Tua fé te salvou. Vai em paz!”

(Lc 7, 50)

Mulher, não sei o teu nome, mas sei que te prostraste por detrás dos pés do Senhor;

Banhando Seus pés com as próprias lágrimas de arrependimento, abundantemente vertentes;

Secando-os com teus cabelos, cobrindo-os de beijos, com perfumada unção.

Mulher, não sei o teu nome…

Mas sei que és a própria humanidade, que aos pés do Senhor se prostra;

És capaz de reconhecer e chorar teus pecados diante de quem pode perdoá-los,

Jesus, verdadeiramente Homem, verdadeiramente Deus.

Mulher, não sei o teu nome…

Mas, como não reconhecer tua coragem entrando na casa de Simão?

Sem mesmo ser convidada, corajosamente, ironias e comentários, sem compaixão,

Por ti escutados, na ânsia tão intensa de ser amada, suportaste.

Mulher, não sei o teu nome…

Sei que casa entraste, e audaciosa foste,  “manchando” com teus pecados casa “tão pura”,

Bem sabias que pureza somente encontrarias se pelo Senhor foste perdoada,

Por isto lavaste, com tuas lágrimas, os pés de quem poderia lavar tua alma e coração.

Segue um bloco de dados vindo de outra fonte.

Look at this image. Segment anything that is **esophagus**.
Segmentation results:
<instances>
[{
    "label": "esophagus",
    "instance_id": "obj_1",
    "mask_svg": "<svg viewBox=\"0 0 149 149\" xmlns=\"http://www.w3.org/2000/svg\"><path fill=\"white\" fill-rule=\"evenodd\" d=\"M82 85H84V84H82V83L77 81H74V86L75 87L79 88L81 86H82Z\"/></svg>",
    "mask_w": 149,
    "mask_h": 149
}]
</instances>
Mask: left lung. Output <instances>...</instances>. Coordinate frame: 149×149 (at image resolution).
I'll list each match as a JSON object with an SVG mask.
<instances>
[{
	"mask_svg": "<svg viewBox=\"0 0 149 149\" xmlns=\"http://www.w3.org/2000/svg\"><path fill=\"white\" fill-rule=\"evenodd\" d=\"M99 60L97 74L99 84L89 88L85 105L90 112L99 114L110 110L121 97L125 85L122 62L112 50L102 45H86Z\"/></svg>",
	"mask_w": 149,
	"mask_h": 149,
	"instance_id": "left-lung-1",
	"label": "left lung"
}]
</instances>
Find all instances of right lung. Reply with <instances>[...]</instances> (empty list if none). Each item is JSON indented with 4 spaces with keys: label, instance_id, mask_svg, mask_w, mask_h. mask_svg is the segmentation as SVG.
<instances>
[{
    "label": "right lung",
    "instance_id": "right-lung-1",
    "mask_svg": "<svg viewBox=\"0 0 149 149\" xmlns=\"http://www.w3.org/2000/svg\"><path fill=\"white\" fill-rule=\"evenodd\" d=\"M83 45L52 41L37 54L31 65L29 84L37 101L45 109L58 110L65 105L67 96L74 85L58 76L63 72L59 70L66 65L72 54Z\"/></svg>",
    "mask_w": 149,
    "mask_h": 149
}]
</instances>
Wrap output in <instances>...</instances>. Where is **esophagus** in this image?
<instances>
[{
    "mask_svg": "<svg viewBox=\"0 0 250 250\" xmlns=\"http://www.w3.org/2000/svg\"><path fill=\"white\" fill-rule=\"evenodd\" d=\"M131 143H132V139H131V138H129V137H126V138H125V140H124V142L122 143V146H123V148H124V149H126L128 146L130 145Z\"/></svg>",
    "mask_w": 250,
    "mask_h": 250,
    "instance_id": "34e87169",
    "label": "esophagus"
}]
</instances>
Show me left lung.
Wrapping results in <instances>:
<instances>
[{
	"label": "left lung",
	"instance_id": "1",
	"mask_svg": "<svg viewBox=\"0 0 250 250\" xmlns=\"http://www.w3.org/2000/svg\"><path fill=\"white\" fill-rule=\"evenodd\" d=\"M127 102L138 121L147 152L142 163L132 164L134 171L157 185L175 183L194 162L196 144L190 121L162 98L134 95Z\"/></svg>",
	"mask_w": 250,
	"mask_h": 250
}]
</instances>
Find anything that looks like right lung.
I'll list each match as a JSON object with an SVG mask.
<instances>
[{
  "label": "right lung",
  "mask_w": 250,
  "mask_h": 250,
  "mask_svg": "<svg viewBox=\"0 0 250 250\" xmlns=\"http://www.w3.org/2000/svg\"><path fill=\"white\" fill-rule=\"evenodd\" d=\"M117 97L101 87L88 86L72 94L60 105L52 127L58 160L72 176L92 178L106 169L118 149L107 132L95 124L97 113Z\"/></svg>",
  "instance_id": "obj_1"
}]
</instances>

Mulher, não sei o teu nome…

Sei que foste acolhida por Aquele que te olhou com ternura,

Que te viu além do que eras, olhando para além de tua miséria,

Comunicou-te a misericórdia. No perdão dado, a paz comunicada.

Mulher, não sei o teu nome…

Sei que te aventuraste na mais corajosa aventura indo ao encontro do Senhor,

Pois tinhas o desejo mais puro que se possa ter: ser acolhida por Deus, por amor,

Para, amada e perdoada, espalhar pelo mundo o suave perfume de Amor do Senhor.

Mulher, não sei o teu nome…

Sei que creste num Deus que é maior que o nosso coração, indubitavelmente,

Cuja benevolência tem entranhas maternas, e mais forte que nosso pecado;

Um Deus que nos ama como pecadores, destruindo em nós tão apenas o pecado que abomina.

Mulher, não sei o teu nome…

Sei tão apenas que foste ao encontro não de alguém para apagar teu passado,

Mas de alguém que pudesse renovar teu coração, comunicando um dom novo,

Que fizesse desencadear um amor indizível, jamais sentido.

Mulher, não sei o teu nome…

Mas, que aprendamos de ti a mesma atitude diante do Senhor tomar,

Aprendendo que a vida vale a pena quando por Ele nos deixamos amar,

E, por Ele amados e perdoados, o outro também amar e perdoar.